The City and County of San Diego, along with the City of Chula Vista, are launching a neighborhood stabilization program designed to transform renters into homeowners, while simultaneously helping to revitalize some of the hardest hit neighborhoods in San Diego.

Subsidized loans that offer significantly lower monthly mortgage payments will be available to low- and middle-income households.  The one catch is that it must be a foreclosure property in a designated "high foreclosure rate" community.  There is also a federal stipulation that the home be purchased at 15% below appraisal value, which may be challenging here in San Diego's highly competitive REO market.  Officials are hopeful that this requirement will be reduced to 5% below appraisal value soon.

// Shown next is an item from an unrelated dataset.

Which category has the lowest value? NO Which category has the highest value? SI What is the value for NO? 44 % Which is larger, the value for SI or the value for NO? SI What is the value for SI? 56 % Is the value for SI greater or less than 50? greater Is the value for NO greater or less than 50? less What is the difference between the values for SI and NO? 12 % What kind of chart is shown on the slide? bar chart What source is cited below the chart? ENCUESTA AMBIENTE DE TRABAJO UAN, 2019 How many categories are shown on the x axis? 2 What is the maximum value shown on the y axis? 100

Home purchasers must make a down payment of 3%-5% of the purchase price.  The financial assistance comes in the form of a second loan that does not need to be paid back on a monthly basis.  It is paid back in full upon the sale of the home and, if the home is sold within the first 15 years of ownership, the appreciation must be shared with the City.  The County's program requires the loan be paid back in full, along with 3% interest, at the sale of the property if it has been held for less than 15 years.  If owned for longer than 15 years, the loan is forgiven.

Since the program's launch in March, none of these loans has closed successfully, so it will be interesting to see if officials can synch it up with San Diego's fast-paced REO market.